• [Source text]
Political and ethical issues
The participatory process has political issues also as any change originating through participation results in change in the power distribution (Pigozzi, 1982). In other words, there may be an influence on participants to respond in predictable ways because of the redistribution of power that can result in some kind of power loss or losing the control over resources. Further PAR approach comes with the ethical issues associated with informed consent of participants, maintaining their anonymity and confidentiality of their personal information. There may also be issues of imbalance of power between the participants and the researcher. The researcher or evaluator needs to ensure that these ethical issues are avoided to protect participants from any harm while safeguarding them from the location of ‘power’ in the group (Bennett, 2004).
The Participatory action research (PAR) is at par in comparison to other approaches as the basis of evaluation is reflection, collection of data, and action working towards a goal of improving health and reducing inequities in health (Bennett, 2004). This is achieved by involving the people to the evaluation who can take actions for bringing improvement in their own health. This makes the approach suitable to evaluation of National Dementia Campaign by acting as a guide to identify the action that should follow after the evaluation. It will act as an iterative cycle in a dynamic manner through proactive involvement of organizations, hospitals, and care houses involved in providing dementia care.
The PAR approach will offer the benefits of paying proper attention on power relationships and blurring the line between researcher and the researched giving effective and offering practical and successful plan of action. It will provide the benefit of opportunity for the dementia patients to voice their opinion and demands in planning and running services while stimulating the choices and alternative methods of treatment (Baum et al., 2006). A joint planning approach will help in developing innovative and engaging ways for the service providers and community members to work in collaboration ensuring self awareness, self confidence and hope to patients (Baum et al., 2006).
A basic limitation of the method that can act as a demerit to apply this approach for evaluation of National Dementia Campaign is that no two groups of communities can be homogenous. There always exist a multitude of interrelated axes between the communities and groups. The differences due to gender, age, wealth, ethnicity and power will give different definitions depending upon the interest of every group and the way in which each of the group, organization or community interpret the intentions of the evaluation (Cornwall and Jewkes, 1995). This may in turn affect the results of the evaluation and suggested course of action resulting in manipulation of the research as per the agenda of the powerful members of a research group (Cornwall and Jewkes, 1995).
It can be concluded that applying a participatory research approach to evaluation will help in an in-depth analysis of National Dementia Campaign and provide efficient results associated with gaps in the achievement of objectives, reasons of such gaps and possible strategies to ensure success of the campaign as a whole. Additionally, different evaluation methods like realistic approach can also prove to be useful in conducting a detailed evaluation while avoiding the demerits of the program logic approach to evaluation.

• [Recorded information]
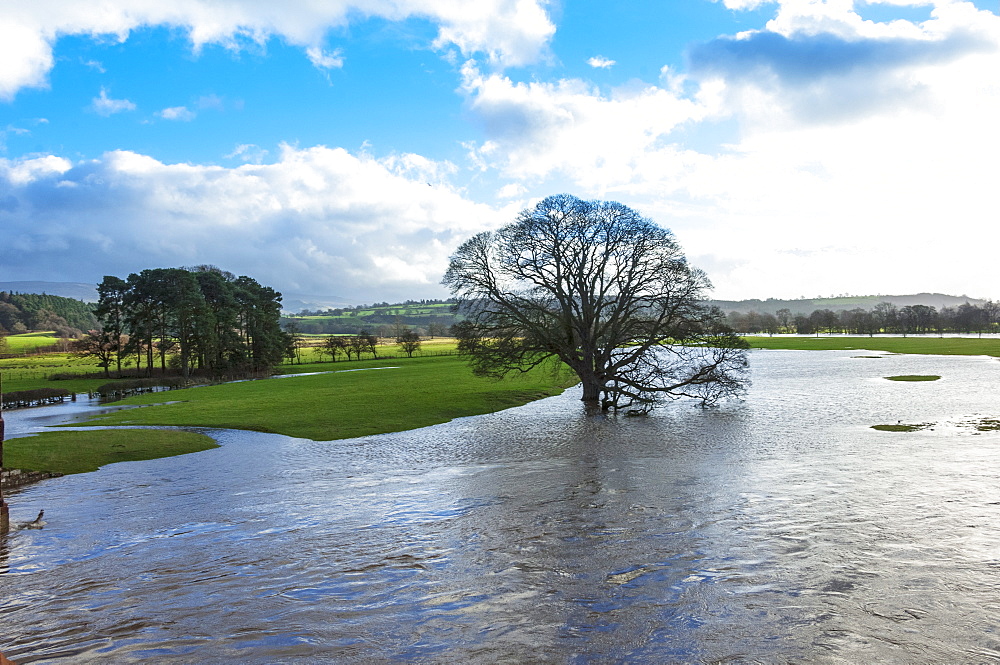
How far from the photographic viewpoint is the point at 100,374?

• [Exercise requirements]
Answer these questions using the text on participatory action research.
(a) Which source and year does the text cite for the point that change through participation alters the distribution of power?
(b) What does the text say the approach gives dementia patients the opportunity to do?
(c) Which differences does the text list as producing different definitions among groups?

• [Your response]
(a) Pigozzi, 1982.
(b) To voice their opinion and demands in planning and running services.
(c) Gender, age, wealth, ethnicity and power.